Segundo determinação agora do governo federal, atirar contra uma pessoa só será autorizado em caso de legítima defesa própria ou de terceiros. De acordo com o texto da portaria, o uso da força deverá obedecer aos princípios da legalidade, necessidade, proporcionalidade, moderação e conveniência.
Para isso, o uso de armas não-letais como gás de pimenta, bastões Tonfa, coletes à prova de bala e pistolas Taser (que emitem ondas T, semelhantes às ondas cerebrais) serão incentivadas no País.
“Representantes das polícias da União e de agentes de segurança dos municípios e dos estados participaram das consulta do grupo de trabalho realizado em um ano de pesquisa. Quatorze estados participaram da confecção do texto da diretriz. O que é importante é que o Governo Federal não pode, por portaria, disciplinar os entes federados ou trazer uma obrigação para as polícias do estados e para as guardas municipais por meio de uma portaria. Isso só pode ser feito por força de uma lei”, disse Isabel Figueiredo, segundo o G1.
“O que a portaria traz, em seu artigo 3º, são mecanismos para estimular e monitorar iniciativas que tenham o objetivo de implementar essas diretrizes. Como o texto foi feito com base na oitiva das polícias dos estados e das forças municipais, o Ministério da Justiça já percebe uma iniciativa de adesão desses agentes de segurança”, afirmou a assessora do ministério.
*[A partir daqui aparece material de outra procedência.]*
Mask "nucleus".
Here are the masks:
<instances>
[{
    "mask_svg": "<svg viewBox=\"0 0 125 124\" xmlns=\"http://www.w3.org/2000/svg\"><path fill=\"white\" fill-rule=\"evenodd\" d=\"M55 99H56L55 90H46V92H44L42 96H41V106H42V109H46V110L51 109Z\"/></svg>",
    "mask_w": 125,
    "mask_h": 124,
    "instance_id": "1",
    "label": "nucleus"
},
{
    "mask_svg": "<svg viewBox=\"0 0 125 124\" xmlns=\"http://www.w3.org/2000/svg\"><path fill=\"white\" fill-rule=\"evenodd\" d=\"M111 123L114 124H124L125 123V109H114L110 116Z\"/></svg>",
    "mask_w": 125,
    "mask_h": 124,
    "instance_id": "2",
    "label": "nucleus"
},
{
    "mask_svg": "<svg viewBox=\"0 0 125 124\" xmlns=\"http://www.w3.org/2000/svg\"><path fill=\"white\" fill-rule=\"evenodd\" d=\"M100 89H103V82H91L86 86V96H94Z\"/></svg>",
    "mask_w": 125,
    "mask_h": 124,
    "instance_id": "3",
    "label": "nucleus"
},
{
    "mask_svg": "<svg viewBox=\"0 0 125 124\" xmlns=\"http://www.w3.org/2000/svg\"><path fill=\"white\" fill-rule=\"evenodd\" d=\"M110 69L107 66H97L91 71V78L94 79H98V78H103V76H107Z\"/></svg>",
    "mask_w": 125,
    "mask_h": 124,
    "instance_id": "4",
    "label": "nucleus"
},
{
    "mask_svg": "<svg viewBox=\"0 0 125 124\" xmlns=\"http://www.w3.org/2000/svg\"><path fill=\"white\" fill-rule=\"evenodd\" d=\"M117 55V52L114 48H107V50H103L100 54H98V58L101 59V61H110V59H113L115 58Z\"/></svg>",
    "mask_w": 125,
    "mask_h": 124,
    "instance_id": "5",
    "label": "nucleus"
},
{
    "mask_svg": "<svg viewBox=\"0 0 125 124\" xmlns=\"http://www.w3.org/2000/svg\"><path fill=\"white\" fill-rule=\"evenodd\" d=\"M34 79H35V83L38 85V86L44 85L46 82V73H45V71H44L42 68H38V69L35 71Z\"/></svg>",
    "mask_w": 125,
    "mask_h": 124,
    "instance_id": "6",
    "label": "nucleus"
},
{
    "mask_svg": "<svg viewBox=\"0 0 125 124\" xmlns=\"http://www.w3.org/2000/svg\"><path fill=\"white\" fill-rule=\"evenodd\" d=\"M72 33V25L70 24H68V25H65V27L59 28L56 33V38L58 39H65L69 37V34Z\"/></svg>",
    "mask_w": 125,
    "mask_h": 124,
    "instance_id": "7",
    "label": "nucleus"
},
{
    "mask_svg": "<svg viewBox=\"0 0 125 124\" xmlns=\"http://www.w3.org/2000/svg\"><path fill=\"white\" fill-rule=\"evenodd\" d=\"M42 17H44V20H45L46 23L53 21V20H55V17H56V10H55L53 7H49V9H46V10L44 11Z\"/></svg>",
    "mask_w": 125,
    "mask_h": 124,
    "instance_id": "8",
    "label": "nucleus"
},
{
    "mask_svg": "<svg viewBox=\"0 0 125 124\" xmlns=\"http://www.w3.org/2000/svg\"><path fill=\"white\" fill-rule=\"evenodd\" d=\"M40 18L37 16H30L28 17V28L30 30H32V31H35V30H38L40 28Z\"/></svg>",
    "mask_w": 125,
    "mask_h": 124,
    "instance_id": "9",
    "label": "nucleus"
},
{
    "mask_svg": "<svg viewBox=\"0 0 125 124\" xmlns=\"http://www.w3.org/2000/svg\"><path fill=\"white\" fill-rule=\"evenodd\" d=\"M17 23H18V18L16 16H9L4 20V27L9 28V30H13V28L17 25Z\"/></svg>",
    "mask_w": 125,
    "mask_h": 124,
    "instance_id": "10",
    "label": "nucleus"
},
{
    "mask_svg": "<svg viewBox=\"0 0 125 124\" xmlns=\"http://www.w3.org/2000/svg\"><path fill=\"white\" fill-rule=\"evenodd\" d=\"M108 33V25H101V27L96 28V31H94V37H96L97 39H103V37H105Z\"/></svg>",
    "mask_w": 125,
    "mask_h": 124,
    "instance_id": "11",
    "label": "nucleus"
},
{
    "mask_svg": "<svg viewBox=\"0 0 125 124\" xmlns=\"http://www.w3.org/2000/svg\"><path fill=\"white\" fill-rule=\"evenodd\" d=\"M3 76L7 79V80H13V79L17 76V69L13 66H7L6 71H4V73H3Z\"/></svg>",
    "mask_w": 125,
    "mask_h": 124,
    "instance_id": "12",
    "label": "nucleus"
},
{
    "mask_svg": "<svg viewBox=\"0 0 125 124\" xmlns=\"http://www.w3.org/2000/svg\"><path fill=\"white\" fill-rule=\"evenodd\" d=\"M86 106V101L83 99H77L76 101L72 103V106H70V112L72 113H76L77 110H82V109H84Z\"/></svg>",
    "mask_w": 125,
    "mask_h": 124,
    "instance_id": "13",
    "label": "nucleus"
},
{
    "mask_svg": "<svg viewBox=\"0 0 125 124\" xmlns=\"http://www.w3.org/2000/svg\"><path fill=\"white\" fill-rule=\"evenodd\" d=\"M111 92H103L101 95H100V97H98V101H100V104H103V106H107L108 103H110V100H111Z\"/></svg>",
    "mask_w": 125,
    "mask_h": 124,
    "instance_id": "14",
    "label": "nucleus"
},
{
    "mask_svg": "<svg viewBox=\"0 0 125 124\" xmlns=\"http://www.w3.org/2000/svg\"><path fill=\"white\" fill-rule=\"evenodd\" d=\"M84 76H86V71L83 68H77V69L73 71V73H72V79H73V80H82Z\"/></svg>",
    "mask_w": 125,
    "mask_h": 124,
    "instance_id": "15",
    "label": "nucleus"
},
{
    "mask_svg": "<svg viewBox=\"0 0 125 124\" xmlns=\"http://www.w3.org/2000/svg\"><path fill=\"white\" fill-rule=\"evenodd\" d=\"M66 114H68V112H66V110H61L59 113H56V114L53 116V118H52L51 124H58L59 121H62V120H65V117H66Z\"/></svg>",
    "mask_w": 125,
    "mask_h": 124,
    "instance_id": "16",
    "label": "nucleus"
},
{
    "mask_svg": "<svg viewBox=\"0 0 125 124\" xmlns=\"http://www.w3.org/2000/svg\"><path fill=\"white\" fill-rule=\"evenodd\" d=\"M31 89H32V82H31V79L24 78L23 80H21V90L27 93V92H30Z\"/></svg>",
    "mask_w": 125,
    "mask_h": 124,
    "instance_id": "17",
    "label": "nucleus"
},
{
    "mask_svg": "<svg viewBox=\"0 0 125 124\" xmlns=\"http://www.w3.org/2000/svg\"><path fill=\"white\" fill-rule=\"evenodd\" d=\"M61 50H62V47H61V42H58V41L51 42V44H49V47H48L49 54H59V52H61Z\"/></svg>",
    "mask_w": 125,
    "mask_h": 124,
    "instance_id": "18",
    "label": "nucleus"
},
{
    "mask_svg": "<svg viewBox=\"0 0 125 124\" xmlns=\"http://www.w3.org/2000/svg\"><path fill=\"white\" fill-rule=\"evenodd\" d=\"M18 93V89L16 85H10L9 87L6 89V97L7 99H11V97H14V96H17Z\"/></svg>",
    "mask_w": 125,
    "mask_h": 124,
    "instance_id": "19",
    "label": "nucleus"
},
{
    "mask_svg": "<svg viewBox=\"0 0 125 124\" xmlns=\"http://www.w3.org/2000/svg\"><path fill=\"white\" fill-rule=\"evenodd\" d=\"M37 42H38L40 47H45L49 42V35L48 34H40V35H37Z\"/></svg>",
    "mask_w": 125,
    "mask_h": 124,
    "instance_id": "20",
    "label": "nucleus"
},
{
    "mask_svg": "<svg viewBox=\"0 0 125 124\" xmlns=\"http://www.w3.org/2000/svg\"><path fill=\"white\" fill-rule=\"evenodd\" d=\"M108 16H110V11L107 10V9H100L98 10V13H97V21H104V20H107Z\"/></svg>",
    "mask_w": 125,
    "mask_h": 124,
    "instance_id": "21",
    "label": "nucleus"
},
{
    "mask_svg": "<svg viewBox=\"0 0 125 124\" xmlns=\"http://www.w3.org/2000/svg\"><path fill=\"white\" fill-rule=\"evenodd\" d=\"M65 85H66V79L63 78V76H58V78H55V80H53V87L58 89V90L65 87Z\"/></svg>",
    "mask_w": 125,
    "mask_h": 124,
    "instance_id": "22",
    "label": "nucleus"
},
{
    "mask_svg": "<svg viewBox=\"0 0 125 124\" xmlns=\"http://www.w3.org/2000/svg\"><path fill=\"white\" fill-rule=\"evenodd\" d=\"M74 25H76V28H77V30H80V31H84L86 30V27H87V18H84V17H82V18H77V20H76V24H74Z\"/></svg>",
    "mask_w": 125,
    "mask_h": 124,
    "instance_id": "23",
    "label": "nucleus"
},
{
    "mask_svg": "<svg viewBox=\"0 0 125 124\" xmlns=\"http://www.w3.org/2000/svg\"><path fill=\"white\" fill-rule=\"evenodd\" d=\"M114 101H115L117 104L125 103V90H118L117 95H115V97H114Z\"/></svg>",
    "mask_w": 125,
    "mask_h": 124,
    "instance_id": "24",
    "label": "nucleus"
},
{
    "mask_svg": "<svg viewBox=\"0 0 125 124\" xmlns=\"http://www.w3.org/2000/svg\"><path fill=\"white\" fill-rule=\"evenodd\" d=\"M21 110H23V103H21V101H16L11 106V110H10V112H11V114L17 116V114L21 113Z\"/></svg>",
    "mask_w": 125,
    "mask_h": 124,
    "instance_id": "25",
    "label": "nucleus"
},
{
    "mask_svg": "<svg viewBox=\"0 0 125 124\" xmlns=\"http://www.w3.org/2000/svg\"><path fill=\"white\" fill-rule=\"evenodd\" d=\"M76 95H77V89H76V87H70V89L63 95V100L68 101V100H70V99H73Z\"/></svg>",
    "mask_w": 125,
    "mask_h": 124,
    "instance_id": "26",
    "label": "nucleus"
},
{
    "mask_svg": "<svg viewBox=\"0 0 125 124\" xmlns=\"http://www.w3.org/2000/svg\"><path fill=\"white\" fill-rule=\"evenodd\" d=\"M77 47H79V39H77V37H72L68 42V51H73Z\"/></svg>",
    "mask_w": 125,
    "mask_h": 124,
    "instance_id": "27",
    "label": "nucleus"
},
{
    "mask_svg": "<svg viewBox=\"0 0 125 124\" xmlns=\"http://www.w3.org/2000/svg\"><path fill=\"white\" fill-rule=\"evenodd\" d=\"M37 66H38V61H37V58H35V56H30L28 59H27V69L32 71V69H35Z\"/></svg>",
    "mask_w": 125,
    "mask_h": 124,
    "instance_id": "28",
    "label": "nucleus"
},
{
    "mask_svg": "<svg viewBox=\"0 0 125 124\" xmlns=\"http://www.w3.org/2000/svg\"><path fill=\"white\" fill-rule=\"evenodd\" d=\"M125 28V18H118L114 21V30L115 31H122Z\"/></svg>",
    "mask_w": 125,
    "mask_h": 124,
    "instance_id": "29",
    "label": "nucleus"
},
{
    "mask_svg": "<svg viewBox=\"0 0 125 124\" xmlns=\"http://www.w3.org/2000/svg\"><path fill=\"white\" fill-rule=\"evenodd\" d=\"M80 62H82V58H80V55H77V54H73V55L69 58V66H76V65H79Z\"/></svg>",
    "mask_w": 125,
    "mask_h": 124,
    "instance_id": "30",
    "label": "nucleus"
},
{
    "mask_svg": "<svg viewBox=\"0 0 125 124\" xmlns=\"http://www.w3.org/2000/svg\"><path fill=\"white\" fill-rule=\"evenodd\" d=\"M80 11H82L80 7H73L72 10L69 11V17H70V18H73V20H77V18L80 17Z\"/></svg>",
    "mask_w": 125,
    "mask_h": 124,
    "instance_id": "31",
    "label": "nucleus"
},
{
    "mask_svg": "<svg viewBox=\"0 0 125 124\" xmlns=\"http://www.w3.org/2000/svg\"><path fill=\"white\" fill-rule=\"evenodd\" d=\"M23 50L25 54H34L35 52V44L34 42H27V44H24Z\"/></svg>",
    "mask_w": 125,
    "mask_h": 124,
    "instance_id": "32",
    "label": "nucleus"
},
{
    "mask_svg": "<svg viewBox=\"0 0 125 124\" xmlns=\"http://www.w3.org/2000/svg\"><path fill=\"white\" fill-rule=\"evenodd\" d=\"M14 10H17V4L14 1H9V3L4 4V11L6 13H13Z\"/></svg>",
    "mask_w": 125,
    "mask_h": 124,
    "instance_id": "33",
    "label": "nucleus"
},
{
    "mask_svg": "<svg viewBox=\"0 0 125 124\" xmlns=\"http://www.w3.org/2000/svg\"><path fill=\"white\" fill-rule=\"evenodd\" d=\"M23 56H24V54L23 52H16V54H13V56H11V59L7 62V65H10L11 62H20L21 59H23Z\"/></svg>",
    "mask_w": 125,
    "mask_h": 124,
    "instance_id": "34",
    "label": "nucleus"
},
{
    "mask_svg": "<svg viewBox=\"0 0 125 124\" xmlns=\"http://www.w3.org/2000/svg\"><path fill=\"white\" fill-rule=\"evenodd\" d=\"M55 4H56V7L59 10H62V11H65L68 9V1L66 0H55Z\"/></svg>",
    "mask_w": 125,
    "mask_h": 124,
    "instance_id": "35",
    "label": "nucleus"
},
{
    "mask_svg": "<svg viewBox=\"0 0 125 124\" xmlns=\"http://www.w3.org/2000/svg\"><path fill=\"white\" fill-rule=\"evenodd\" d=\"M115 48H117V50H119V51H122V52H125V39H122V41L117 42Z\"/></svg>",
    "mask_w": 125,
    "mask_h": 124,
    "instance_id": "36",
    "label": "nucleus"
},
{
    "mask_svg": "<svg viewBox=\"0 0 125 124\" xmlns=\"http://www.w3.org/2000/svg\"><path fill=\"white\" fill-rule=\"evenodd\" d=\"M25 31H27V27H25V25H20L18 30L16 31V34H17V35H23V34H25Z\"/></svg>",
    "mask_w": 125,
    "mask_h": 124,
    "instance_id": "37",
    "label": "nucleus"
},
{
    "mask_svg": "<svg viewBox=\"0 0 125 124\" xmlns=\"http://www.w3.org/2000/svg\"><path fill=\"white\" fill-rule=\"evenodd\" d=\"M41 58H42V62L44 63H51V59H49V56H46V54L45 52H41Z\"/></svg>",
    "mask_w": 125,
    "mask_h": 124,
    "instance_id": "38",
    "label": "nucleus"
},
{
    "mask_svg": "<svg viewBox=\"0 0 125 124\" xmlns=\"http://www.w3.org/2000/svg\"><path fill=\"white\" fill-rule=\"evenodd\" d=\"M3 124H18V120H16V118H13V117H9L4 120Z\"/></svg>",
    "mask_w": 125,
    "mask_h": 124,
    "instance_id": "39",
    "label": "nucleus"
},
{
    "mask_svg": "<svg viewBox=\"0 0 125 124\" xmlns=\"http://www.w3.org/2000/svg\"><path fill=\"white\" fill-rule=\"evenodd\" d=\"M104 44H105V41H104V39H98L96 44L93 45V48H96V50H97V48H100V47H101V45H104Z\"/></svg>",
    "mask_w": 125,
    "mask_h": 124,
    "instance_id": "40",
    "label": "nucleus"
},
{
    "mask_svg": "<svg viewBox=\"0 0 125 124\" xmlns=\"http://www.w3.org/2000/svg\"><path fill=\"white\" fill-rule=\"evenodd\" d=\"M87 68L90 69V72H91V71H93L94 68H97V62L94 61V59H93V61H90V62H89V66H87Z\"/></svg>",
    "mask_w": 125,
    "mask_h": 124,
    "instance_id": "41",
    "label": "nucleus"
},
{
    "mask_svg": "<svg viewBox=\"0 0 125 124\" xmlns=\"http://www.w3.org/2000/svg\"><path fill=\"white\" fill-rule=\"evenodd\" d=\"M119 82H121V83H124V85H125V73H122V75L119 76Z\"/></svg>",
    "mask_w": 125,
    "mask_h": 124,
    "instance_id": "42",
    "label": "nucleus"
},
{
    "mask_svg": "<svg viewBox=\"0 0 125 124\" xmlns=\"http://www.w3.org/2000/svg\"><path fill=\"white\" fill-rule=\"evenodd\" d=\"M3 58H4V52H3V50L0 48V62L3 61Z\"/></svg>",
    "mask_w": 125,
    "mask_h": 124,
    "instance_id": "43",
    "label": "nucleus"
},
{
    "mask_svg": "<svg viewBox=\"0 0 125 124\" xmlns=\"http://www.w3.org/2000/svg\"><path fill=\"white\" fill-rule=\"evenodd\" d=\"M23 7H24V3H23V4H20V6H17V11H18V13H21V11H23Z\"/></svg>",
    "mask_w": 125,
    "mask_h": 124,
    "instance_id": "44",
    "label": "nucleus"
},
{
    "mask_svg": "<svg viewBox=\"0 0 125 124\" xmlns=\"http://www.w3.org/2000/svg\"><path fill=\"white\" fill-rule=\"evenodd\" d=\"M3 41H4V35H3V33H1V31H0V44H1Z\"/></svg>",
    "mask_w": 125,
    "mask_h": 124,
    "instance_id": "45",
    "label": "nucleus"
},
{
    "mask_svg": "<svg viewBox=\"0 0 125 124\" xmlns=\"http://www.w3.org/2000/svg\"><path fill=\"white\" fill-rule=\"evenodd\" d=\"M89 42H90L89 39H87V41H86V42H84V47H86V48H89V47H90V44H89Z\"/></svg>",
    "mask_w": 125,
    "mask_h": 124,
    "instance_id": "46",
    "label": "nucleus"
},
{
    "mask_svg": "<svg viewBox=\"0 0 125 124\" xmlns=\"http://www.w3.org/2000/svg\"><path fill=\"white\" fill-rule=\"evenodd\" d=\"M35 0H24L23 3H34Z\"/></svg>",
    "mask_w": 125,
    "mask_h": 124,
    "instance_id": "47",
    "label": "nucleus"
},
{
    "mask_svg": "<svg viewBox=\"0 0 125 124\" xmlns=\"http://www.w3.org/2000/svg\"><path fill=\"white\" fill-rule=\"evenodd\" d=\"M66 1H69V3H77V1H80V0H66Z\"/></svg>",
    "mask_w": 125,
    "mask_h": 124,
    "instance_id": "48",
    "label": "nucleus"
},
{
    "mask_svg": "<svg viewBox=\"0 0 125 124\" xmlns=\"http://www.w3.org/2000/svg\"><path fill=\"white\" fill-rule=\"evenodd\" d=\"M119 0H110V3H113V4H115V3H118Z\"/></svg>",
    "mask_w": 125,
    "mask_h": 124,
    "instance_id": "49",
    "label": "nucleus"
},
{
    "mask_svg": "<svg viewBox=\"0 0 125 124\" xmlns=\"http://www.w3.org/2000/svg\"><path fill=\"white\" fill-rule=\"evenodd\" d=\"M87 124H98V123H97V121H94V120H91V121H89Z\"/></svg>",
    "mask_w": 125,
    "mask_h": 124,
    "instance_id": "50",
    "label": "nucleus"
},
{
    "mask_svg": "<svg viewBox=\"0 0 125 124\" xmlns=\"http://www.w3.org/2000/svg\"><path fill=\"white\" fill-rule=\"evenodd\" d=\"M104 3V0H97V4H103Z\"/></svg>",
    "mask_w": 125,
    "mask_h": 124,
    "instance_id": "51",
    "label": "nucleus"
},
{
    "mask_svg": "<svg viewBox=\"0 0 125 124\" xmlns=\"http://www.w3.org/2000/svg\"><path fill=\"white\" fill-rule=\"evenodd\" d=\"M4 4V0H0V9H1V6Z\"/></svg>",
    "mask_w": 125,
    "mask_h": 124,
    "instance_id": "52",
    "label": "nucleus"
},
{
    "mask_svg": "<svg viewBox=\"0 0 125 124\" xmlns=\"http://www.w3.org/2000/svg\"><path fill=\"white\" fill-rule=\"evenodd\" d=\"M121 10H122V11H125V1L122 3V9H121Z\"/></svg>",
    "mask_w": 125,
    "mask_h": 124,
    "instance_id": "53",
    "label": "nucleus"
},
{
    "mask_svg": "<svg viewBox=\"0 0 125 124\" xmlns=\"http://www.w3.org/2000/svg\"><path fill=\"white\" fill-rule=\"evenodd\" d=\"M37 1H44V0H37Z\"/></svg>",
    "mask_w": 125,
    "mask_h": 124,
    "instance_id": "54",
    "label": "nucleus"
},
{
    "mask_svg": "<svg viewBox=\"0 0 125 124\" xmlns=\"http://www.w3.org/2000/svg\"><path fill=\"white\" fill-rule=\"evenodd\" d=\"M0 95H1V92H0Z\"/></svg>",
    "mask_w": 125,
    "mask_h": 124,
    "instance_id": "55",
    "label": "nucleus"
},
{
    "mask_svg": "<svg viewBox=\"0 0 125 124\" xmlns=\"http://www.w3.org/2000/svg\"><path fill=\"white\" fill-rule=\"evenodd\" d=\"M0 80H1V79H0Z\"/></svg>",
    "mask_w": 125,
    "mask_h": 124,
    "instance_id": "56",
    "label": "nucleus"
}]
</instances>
“A adesão dos estados e municípios pode ocorrer, sem obrigatoriedade, e isso será bem aceito”, disse Isabel.
O texto foi baseado no Código de Conduta para Funcionários Responsáveis pela Aplicação das Leis, adotado pela Organização das Nações Unidas (ONU), de 1979, e também nos princípios do uso da força e de arma de fogo na prevenção do crime e tratamento de delinquentes, adotado no Congresso das Nações Unidas em Havana, em Cuba, em 1999.
Essas normas fazem parte, aliás, de um dos objetivos da Polícia Interativa, criada no Espírito Santo ainda nos anos 80.
A diretriz ainda obriga o agente de segurança pública a portar dois instrumentos de menor poder ofensivo e equipamentos de proteção, mesmo que não esteja portando arma de fogo. O texto também trata da conduta das forças de segurança caso seus próprios agentes ou terceiros sejam feridos.
“A redução da letalidade em ações policiais é uma preocupação não só das polícias do Brasil, isso é uma realidade no mundo todo. Há uma preocupação não só com a letalidade dos civis, mas como dos agentes de segurança”, disse Isabel Figueiredo.
Para adequação das corporações, foi estipulado prazo de 90 dias para as polícias da União atualizarem os procedimentos operacionais e os processos de formação e treinamento.
Além disso, elas terão 60 dias para normatizar e disciplinar o uso da força dos agentes. O monitoramento da letalidade será obrigatório. A portaria ainda estipulou prazo de 60 dias para que as corporações proponham medidas para implementação das diretrizes.